United Insurance Holdings (UPC Insurance), the Florida headquartered expansive primary insurance group, is returning to the capital markets in search of reinsurance protection with a currently $100 million sized Armor Re II Ltd. (Series 2018-1) catastrophe bond issuance.
The transaction will feature four ceding companies which are all subsidiaries of United Insurance Holdings, sources told Artemis.
The Bermuda-registered Armor Re II Ltd. special purpose insurer (SPI) will issue a single tranche of Series 2018-1 notes, that will be sold to cat bond investors and the proceeds used to collateralize an underlying reinsurance agreement between the SPI and sponsor.
The Armor Re II 2018-1 cat bond will provide protection to United subsidiaries United Property & Casualty Insurance Co., Family Security Insurance Co., Interboro Insurance Co. and American Coastal Insurance.
The first three were previously beneficiaries of United’s Laetere Re cat bond, which was just a one-year deal, while American Coastal Insurance had previously sponsored three Armor Re Ltd. cat bonds of its own.

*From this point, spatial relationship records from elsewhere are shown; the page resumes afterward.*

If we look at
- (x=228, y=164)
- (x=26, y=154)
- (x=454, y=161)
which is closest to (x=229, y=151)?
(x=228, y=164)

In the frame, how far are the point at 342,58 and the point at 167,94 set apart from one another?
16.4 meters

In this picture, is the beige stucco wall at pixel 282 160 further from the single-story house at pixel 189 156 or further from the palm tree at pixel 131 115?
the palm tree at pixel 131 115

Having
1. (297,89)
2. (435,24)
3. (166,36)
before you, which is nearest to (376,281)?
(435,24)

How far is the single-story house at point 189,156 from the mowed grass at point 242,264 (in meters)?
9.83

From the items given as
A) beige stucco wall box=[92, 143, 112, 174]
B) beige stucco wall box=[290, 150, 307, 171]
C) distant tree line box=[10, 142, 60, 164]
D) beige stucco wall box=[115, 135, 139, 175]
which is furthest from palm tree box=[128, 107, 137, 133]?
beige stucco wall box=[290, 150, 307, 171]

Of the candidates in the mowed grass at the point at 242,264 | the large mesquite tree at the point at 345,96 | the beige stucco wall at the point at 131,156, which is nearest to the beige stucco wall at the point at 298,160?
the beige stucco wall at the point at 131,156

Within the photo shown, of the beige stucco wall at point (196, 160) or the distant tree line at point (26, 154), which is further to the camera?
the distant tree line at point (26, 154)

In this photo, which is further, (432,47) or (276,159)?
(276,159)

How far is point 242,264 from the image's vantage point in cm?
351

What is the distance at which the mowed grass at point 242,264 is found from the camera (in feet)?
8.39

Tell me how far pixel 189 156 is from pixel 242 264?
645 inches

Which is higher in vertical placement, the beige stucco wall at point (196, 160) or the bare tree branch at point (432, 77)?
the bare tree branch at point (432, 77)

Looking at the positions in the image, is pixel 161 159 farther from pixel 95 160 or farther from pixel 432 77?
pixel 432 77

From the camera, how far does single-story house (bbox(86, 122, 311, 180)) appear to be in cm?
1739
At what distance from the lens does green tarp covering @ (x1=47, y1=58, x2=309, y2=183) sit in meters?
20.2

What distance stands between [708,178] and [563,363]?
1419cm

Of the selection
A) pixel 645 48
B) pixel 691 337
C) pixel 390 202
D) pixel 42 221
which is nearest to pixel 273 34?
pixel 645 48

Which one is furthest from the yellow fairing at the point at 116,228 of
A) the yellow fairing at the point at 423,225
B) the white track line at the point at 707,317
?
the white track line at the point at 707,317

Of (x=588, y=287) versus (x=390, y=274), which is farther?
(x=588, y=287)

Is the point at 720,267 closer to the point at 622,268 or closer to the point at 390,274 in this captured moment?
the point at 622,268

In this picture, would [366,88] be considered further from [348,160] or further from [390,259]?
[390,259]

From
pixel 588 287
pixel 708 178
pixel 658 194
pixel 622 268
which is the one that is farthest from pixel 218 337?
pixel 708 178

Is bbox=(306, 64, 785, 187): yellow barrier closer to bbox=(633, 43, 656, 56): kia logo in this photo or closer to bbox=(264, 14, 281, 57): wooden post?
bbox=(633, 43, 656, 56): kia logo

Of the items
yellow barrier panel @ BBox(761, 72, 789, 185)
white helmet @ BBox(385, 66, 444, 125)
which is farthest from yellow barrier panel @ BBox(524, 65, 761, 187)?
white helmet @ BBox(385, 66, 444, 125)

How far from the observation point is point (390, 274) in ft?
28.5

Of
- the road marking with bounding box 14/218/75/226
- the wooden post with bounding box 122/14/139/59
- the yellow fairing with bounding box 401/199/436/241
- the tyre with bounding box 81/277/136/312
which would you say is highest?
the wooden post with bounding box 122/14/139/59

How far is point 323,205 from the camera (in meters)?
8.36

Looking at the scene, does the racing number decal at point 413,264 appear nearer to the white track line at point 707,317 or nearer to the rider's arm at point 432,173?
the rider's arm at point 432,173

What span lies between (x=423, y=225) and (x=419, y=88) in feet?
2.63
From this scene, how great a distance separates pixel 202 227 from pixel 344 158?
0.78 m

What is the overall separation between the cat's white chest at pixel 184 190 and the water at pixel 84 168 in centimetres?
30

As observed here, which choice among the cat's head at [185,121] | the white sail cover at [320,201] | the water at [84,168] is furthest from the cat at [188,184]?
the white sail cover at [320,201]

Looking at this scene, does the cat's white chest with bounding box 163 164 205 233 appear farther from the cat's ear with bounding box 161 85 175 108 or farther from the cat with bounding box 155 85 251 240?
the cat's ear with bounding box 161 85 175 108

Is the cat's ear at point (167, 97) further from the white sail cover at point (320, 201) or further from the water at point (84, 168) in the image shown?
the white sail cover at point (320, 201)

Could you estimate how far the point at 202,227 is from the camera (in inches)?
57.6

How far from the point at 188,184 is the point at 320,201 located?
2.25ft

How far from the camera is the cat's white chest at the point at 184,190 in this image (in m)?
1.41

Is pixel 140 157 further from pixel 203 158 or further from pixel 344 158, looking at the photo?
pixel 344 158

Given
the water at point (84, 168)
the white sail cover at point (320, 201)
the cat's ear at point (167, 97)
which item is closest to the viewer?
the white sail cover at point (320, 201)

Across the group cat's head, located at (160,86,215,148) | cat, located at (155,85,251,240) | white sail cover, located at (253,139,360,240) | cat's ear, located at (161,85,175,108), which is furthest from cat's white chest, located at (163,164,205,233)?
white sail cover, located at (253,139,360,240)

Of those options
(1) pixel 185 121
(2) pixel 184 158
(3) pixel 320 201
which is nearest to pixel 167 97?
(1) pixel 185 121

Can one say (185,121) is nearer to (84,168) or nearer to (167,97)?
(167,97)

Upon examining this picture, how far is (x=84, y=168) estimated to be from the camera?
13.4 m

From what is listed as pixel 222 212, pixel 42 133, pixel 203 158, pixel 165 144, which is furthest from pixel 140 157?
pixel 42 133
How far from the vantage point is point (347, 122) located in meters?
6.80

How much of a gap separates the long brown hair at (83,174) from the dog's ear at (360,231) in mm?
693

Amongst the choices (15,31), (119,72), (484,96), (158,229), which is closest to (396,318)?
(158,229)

However, United Insurance Holdings acquired American Coastal in late 2017 and so now the company has been folded into this UPC catastrophe bond issuance, although the Armor name is set to remain.
This currently $100 million issue seeks fully-collateralized U.S. named storm and earthquake coverage for UPC’s four subsidiaries, with the covered area being much of the Eastern, including Florida and Gulf states for named storm risks, and the earthquake exposed states that UPC operates in on the eastern and southern sides of the country for quake risks.
The single tranche of Armor Re II Series 2018-1 Class A notes will be exposed for a two-year risk period, with maturity slated for the end of May 2020, we understand.
The U.S. named storm and earthquake reinsurance coverage that the $100 million or more notes provide will be afforded on an indemnity trigger, per-occurrence and cascading basis, sources said.
The cascading nature of the coverage means that the attachment level for the notes will adjust throughout an annual risk period, as any qualifying loss events erode other layers of reinsurance protection that inure to the benefit of the cat bond.
The single $100 million tranche of Class A notes to be issued by Armor Re II Ltd. have an initial attachment probability of 1.15%, an initial expected loss of 1.07% and are being offered to ILS investors with coupon pricing in a range from 4% to 4.5%, we understand.
The notes would sit right near the top of the UPC reinsurance tower with an attachment point equivalent to $2.12 billion of losses to the insurer, although the stated attachment is just the $35 million retention at the foot of the tower, reflecting the fact the notes could cascade down as losses erode inuring layers of protection.
It’s encouraging to see United Insurance Holdings returning to the catastrophe bond market for this latest transaction and the growth of the firms portfolio, thanks to its acquisitions and expansive nature, could mean that its cat bond offerings grow over time.